2. An integrated CMOS data transmission circuit as claimed in Claim 1, wherein each of said first and second pull-up and pull-down means further comprises a pull-down transistor having a gate coupled to receive said first clock signal and a drain-source path connected between one of said first and second lines and a reference potential.

3. An integrated CMOS data transmission circuit as claimed in Claim 1 or 2, wherein each of said first and third inverting means is a two-input CMOS NAND gate inputting data signals on one of said first and second lines and said fourth clock signal.

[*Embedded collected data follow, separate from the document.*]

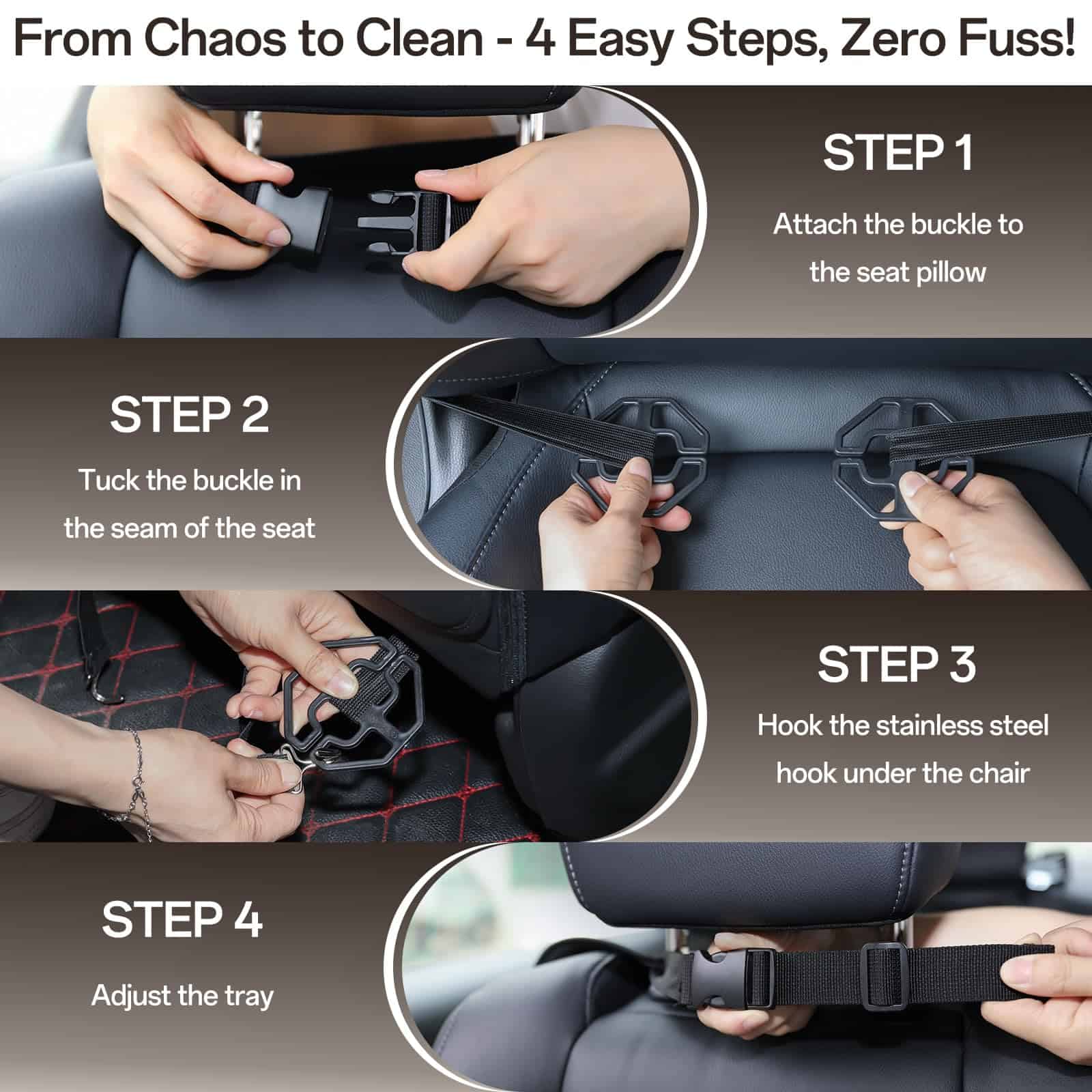 From Chaos to Clean - 4 Easy Steps, Zero Fuss!

STEP 1

Attach the buckle to the seat pillow

STEP 2

Tuck the buckle in the seam of the seat

STEP 3

Hook the stainless steel hook under the chair

STEP 4

Adjust the tray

4. An integrated CMOS data transmission circuit as claimed in Claim 1, 2 or 3, wherein said fourth clock signal is an address decoding signal for selecting one or more memory cell array block and said first clock signal is a write enable signal.

5. An integrated CMOS data transmission circuit as claimed in Claim 1, 2 3 or 4, wherein each of said first and second transmission gating means comprises a Pchannel MOS transistor having a gate coupled to receive said first clock signal and whose source-drain path is connected between one of said data bus lines and a corresponding one of said first and second lines, and an N-channel MOS transistor having a gate coupled to receive an inversion clock signal of said first clock signal and whose drain-source path is connected in parallel with said source-drain path of said P-channel MOS transistor.